Turkish economy to get 2 pct boost from KRG gas

Published 23.11.2015 21:00
Updated 23.11.2015 21:02
Turkish economy to get 2 pct boost from KRG gas

Kurdish gas will bring economic and strategic benefits to Turkey in a couple of years while infrastructure and financial work continues at a fast pace, according to the Genel Energy chairman

The first batch of natural gas from the Kurdistan Regional Government (KRG) is planned to flow into Turkey in the next two or three years, and 20 billion cubic meters of it is expected to pour into the Turkish market - where it will then reach the European market - in early 2020, according to Tony Hayward, the chairman of Genel Energy, one of the leading energy companies in Iraqi Kurdistan. The infrastructural work to make this a reality is ongoing, but work is hastening. Speaking to Daily Sabah, Hayward spoke about the various projects' progress. He said intensive engineering work on the facilities that will process the gas is currently being conducted. He also said the company is concentrating on the financing of the processing facility. Hayward added that they expect to finish these projects at the end of 2016 in accordance with their plan to bring the first batch of KRG gas to Turkey.

Moreover, Hayward said they estimate that there are 300 or 400 billion cubic meters of gas in Iraqi Kurdistan, adding that in the first phase, total gas reserves will be enough to satisfy Turkey's 10 billion-cubic-meter annual need for gas, even though Iraqi Kurdistan will be able to export 20 billion cubic meters of gas to Turkey. He also said these numbers can even increase in line with more investments made. "Two years ago, I said the KRG would be a major oil exporter. Now I talk about something different, as 150 billion cubic meters of gas has been found and a total of 5 trillion cubic meters of gas will be explored in the region. This amount can satisfy Turkey's gas requirement for 50 years," Hayward said.

Hayward stressed that KRG gas is strategically very important to Turkey. He said along with the advantage of proximity, which will bring costs down, the KRG gas will contribute to gross domestic product (GDP) by 1 or 2 percent. He also made a price forecast, saying the price will be half of the cheapest price Turkey has ever paid for gas.

In addition, Hayward discussed the necessary infrastructural process needed in order to bring the gas to Turkey and Europe. He said the first necessary step that needs to be taken is to initiate all the drilling work to extract the gas. Accordingly, the second step is to process the gas to prepare it for household use. Hayward said they will invest more than $3 billion for these two steps, while the processing facility with the capacity to process 10 billion cubic meters of gas will cost more than $2.5 billion.
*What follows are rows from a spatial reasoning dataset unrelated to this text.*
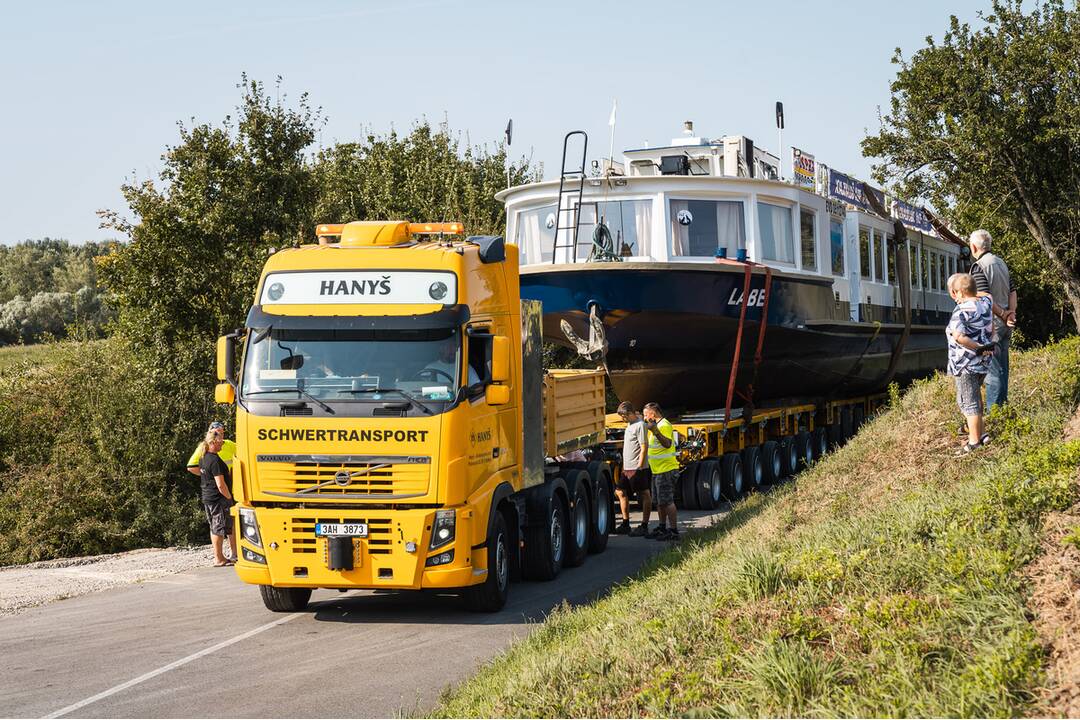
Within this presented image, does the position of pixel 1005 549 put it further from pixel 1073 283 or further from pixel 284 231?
pixel 1073 283

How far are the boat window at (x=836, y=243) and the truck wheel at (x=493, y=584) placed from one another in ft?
35.8

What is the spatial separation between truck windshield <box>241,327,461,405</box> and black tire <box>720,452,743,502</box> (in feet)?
29.5

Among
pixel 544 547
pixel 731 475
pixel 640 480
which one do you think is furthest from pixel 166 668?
pixel 731 475

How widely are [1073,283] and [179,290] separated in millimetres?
22816

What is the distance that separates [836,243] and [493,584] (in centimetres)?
1191

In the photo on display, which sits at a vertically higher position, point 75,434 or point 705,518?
point 75,434

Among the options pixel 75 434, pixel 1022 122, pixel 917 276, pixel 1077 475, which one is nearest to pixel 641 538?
pixel 1077 475

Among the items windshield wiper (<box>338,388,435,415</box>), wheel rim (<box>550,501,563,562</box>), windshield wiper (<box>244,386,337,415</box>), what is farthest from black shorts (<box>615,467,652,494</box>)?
windshield wiper (<box>244,386,337,415</box>)

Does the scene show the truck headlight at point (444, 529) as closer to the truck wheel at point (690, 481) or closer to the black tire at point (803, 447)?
the truck wheel at point (690, 481)

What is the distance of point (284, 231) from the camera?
910 inches

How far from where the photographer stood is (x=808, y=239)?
18.9 metres

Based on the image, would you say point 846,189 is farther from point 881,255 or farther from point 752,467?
point 752,467

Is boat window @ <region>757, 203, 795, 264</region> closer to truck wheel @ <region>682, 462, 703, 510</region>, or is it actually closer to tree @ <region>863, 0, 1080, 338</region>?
truck wheel @ <region>682, 462, 703, 510</region>

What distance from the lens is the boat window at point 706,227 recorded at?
16938mm
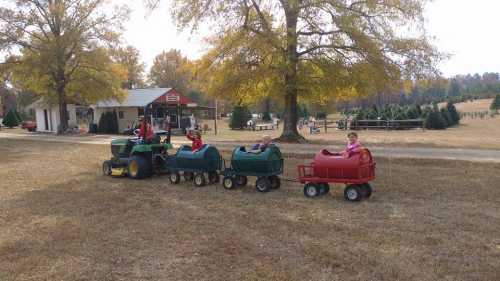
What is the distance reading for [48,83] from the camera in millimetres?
33688

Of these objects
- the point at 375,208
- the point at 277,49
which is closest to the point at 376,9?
the point at 277,49

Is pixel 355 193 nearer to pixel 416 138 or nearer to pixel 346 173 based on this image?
pixel 346 173

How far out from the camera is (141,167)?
12.0 metres

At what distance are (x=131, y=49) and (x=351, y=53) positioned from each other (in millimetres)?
65144

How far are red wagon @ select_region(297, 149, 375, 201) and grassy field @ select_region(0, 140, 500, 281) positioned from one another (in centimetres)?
29

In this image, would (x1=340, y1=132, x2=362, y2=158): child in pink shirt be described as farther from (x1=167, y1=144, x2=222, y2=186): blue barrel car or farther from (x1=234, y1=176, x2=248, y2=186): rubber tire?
(x1=167, y1=144, x2=222, y2=186): blue barrel car

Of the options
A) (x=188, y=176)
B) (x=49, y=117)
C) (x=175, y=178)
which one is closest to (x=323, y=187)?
(x=188, y=176)

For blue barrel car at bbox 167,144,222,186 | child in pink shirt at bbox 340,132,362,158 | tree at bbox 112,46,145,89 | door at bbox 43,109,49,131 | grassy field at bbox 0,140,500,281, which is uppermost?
tree at bbox 112,46,145,89

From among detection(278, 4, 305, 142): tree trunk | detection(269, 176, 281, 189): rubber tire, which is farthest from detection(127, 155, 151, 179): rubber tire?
detection(278, 4, 305, 142): tree trunk

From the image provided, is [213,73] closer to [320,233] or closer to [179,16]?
[179,16]

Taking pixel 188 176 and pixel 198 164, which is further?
pixel 188 176

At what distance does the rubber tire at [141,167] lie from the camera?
39.3ft

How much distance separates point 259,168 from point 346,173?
6.65ft

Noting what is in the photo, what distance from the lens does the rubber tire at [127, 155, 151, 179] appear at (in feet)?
39.3
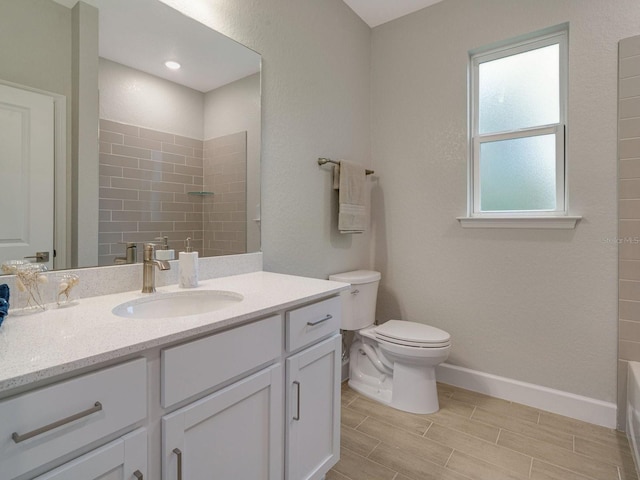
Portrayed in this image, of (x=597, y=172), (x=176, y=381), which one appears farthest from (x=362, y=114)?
(x=176, y=381)

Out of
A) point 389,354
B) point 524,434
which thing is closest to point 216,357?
point 389,354

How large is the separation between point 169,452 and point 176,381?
165mm

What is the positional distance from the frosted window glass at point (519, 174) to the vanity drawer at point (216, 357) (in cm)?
178

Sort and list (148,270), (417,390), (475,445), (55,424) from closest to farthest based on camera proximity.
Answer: (55,424) → (148,270) → (475,445) → (417,390)

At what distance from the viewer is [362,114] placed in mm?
2529

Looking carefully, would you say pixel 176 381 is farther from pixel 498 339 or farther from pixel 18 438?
pixel 498 339

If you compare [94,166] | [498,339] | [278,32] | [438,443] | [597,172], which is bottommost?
[438,443]

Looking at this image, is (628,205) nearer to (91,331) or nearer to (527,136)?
(527,136)

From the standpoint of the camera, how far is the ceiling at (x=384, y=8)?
230cm

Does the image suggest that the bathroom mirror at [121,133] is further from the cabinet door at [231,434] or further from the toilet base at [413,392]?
the toilet base at [413,392]

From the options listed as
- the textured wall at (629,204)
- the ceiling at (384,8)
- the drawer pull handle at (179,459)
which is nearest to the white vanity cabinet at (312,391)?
the drawer pull handle at (179,459)

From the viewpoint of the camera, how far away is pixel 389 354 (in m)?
2.02

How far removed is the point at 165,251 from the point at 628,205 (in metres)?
2.24

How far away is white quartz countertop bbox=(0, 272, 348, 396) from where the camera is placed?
613 mm
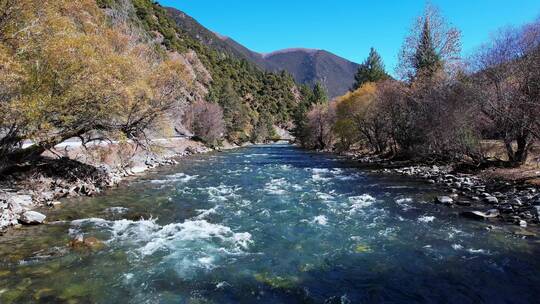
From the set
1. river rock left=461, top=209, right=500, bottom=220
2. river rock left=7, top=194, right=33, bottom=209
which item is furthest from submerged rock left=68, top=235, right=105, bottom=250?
river rock left=461, top=209, right=500, bottom=220

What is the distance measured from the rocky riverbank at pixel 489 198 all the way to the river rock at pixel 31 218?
56.3 ft

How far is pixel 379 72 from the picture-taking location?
81.3m

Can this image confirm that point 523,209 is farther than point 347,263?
Yes

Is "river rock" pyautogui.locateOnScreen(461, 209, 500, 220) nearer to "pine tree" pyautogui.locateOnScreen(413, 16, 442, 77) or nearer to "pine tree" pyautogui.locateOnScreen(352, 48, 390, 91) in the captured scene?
"pine tree" pyautogui.locateOnScreen(413, 16, 442, 77)

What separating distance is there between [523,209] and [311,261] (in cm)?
1063

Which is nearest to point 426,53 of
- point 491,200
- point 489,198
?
point 489,198

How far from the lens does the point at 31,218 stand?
548 inches

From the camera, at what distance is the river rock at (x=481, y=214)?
14.8 meters

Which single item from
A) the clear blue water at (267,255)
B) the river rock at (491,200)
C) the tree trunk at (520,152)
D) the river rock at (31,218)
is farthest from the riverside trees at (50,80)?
the tree trunk at (520,152)

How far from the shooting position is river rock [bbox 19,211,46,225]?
13.8 m

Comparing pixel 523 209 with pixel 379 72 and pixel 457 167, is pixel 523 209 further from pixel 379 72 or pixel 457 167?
pixel 379 72

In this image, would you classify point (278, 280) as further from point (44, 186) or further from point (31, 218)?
point (44, 186)

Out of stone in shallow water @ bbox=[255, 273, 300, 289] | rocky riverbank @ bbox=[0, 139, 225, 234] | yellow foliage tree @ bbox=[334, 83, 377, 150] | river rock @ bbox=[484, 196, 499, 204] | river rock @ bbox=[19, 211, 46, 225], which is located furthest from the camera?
yellow foliage tree @ bbox=[334, 83, 377, 150]

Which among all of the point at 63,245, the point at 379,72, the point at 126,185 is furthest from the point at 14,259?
the point at 379,72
Regarding the projects' financing, Hayward said they have been looking for both Turkish and international partners to support the facilities' financing, adding that they want to finance this with share transfers and bank credits by forming partnerships. Hayward gave details about a joint venture gas company that is planned to be established with a build-operate-transfer model financed in a way that will jointly include international and Turkish partners. He also said the gas company, which is scheduled to be founded in 2016, will be financed after gas sales begin.